A new report has emerged detailing that 70% of financial service firms have been hit by COVID-related cyber attacks in the past twelve months that were more damaging due to the unusual circumstances of the COVID-19 virus.
The numbers come from Keeper Security, who took responses from more than 370 information technology leaders in the UK while compiling a global report into financial service firms being targeted by cyber attacks.
Authors of the report state that 70% of financial service firms were hit by cyber attacks, with the majority of IT leaders saying that COVID-19 working conditions made the attacks more severe.
This was due predominantly to the number of employees working remotely outside of the traditional office environment, which presented hackers with new-found opportunities to launch cyber attacks to compromise organisations.
According to the report, 57% of those surveyed said that both the frequency and severity of these cyber attacks was made worse by the fact their employees are working from home.
On top of this, 41% of respondents said that remote working practices were actually putting their organisation at considerable risk of being targeted with cyber attacks.
More specifically, 48% said that they were worried about the lack of cyber security protections while their employees were operating from home, with 34% adding that they were concerned about their personal devices being infected with malware.
Typically, hackers target employees of an organisation working remotely with a range of nefarious tactics. Phishing campaigns are the most widely utilised by hackers looking to enter an organisation, as well as business email compromise attacks and the more sophisticated tactic of implanting a device with malicious software (malware).
According to a report from InfoSecurity, “this matters in the UK especially as it boasts more privileged access users than any other country: 31% of remote workers have access to critical, sensitive and proprietary information.”
Respondents of the Keeper Security report said that they are apprehensive about the integrity of their data, customer records and the potential of a wide-scale data breach. 50% said they were anxious about the potential of their customer records being accessed by hackers, and 48% saying there is the potential that financial information could be accessed.
This is made worse by dwindling IT budgets for a number of financial service firms, and a lack of cyber security training for their staff, combined with punitive measures for organisations that are hacked.
Under the EU’s General Data Protection Regulation, firms can be fined up to 4% of their annual turnover in the wake of a data breach, if it is determined by investigators that more could have been done to protect customer data.
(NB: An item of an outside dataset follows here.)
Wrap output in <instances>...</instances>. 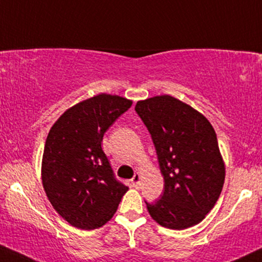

CEO of Keeper Security, Darren Guccione has said that Brexit has made the equation even more difficult for financial service firms.
“The adjustments to life as we know it due to COVID-19, and the limitations set to be imposed by Brexit, have seen businesses struggle to adopt essential operational requirements to stay afloat,” Guccione said.
“Without rigorous security in place, financial institutions across the UK jeopardize their future. It only takes one cyber attack to destroy the reputation of the entire business,” he added.